It is almost impossible to justify interest rates being at near-zero given "the cumulative improvement in the economy over the past few years means," says Paul Ashworth chief, U.S. economist at Capital Economics.
"Nevertheless, a number of Fed policy makers clearly want to use the recent volatility in financial markets as a reason to delay the first rate hike yet again.”
Indeed, the opinions seem to be split with different polls showing different results.
A poll conducted by Bloomberg sees a 30% chance of a rate hike, while the one by the Financial Times says there is a 47% chance of a rate increase.

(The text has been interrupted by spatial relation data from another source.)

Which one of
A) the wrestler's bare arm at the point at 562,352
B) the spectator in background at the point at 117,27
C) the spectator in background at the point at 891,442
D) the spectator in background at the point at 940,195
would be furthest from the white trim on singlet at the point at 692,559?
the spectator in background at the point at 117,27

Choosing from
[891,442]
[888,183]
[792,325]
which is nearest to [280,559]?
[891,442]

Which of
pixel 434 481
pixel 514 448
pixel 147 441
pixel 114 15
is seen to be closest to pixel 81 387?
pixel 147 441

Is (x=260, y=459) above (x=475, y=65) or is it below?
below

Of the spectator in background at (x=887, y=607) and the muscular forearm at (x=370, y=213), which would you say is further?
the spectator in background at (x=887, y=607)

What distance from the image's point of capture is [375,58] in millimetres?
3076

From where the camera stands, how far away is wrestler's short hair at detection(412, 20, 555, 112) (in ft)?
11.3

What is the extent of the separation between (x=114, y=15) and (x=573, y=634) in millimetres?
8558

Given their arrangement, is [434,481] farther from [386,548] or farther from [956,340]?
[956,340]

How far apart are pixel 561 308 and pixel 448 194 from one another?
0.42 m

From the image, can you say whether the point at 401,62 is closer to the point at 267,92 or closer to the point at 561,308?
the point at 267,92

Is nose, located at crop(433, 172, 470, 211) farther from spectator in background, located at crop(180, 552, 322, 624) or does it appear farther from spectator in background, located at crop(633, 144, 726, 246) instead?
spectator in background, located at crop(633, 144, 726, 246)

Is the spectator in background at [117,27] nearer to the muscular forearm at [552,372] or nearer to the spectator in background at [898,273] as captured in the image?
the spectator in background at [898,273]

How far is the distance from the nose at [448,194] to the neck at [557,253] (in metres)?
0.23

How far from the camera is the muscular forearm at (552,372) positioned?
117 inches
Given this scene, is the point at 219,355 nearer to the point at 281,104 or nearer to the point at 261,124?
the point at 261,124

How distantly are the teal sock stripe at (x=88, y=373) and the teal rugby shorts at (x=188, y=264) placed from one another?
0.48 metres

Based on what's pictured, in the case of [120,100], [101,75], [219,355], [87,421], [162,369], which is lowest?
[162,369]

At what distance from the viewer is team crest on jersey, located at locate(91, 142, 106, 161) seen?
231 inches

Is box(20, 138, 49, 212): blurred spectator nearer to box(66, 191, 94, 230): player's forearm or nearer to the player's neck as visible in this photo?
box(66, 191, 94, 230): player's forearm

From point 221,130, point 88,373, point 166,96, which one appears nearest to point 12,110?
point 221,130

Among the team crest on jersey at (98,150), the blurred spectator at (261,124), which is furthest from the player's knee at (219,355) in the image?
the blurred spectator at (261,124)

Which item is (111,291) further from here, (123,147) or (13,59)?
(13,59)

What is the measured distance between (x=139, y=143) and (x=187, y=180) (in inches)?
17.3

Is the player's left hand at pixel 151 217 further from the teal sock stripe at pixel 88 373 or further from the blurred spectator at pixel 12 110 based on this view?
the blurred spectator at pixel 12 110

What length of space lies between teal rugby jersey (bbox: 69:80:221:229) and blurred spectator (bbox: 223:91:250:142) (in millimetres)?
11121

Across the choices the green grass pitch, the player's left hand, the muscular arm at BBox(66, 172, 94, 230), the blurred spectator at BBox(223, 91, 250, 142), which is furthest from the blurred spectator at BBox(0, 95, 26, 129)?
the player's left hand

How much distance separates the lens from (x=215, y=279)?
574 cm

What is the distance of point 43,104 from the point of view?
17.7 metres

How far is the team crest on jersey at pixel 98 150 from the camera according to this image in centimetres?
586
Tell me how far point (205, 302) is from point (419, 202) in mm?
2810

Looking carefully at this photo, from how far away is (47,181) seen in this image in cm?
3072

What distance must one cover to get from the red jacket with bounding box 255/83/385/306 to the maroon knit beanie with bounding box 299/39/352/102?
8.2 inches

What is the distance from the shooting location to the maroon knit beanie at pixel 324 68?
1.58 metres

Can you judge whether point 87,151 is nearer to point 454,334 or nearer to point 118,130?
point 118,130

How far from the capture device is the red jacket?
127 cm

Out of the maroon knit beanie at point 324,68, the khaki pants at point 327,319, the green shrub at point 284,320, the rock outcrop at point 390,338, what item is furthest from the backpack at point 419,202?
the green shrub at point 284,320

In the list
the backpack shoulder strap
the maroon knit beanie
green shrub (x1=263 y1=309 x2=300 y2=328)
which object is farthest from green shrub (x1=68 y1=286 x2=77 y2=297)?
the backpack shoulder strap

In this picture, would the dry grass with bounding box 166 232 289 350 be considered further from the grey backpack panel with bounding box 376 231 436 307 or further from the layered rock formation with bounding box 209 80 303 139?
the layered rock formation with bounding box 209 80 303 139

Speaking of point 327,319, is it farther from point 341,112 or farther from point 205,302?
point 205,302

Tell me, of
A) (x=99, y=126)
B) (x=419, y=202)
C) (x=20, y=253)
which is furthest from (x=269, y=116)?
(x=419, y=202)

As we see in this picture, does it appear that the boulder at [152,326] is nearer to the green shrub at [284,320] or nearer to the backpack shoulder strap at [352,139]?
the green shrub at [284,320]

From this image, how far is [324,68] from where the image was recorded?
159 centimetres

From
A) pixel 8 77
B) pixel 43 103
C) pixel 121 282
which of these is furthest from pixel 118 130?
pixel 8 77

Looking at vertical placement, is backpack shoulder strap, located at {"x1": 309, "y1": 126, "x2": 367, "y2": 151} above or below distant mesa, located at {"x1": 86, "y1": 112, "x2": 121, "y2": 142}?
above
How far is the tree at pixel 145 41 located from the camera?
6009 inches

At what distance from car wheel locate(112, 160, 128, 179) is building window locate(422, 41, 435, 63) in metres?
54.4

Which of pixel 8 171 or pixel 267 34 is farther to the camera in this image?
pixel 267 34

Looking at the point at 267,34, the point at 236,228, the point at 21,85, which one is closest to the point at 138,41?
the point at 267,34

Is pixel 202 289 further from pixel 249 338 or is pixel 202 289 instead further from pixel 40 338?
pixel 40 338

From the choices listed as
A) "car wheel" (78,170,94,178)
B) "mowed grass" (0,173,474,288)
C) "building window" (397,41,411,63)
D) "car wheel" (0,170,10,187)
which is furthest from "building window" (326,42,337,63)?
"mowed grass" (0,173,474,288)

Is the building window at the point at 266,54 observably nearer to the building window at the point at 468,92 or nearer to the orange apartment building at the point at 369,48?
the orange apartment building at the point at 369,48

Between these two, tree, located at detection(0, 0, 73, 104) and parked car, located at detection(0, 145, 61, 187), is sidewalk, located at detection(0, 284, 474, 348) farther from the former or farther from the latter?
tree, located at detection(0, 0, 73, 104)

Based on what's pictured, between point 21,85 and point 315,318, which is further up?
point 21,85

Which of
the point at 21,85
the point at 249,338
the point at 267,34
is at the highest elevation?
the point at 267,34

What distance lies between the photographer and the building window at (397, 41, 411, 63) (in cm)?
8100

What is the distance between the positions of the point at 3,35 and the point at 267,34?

What do experts await for gold?
While the yellow metal could see a boost with the Fed standing pat, it might be short lived as the central bank is still expected to keep a move in December on the table.
Ted Sloup, senior market strategist at iiTrader said that gold is still in a big down trend despite the Fed leaving rates unchanged all year. “We are waiting for a catalyst that will push gold higher and we just don’t have it yet.”
Sean Lusk, director of commercial hedging at Walsh Trading, agreed that a rally would be short-lived.
Colin Ciesznski, senior market strategist at CMC Markets, said he is bearish on gold prices in the near-term. Even if they don’t raise rates at this meeting, Fed Chair Janet Yellen could stick to a hard stance at her press conference and signal that rates will move higher in October or December.
The best scenario for the gold market would be increasing rates in September, as most analysts consider. While prices could dip to long-term support at $1,080 an ounce, it could be the contrarian view many have been waiting for.
Both Sloup and Lusk said at that level they would be looking to go long on a “pure contrarian play.”
Bernard Dahdah, precious metals strategist at Natixis, said that he could see gold prices dip to $1,050 /oz in reaction to the Fed hiking rates Thursday.
Adrian Day, president of Adrian Day Asset Management, said to Kitco News that it may take a week or two for the market to accept and digest the consequences of a rate hike, but agreed that it could be bullish for the metal.
“An increase would be modest and the market would give a sigh of relief that the long-awaited threat of higher rates is behind us and of no consequence,” he said.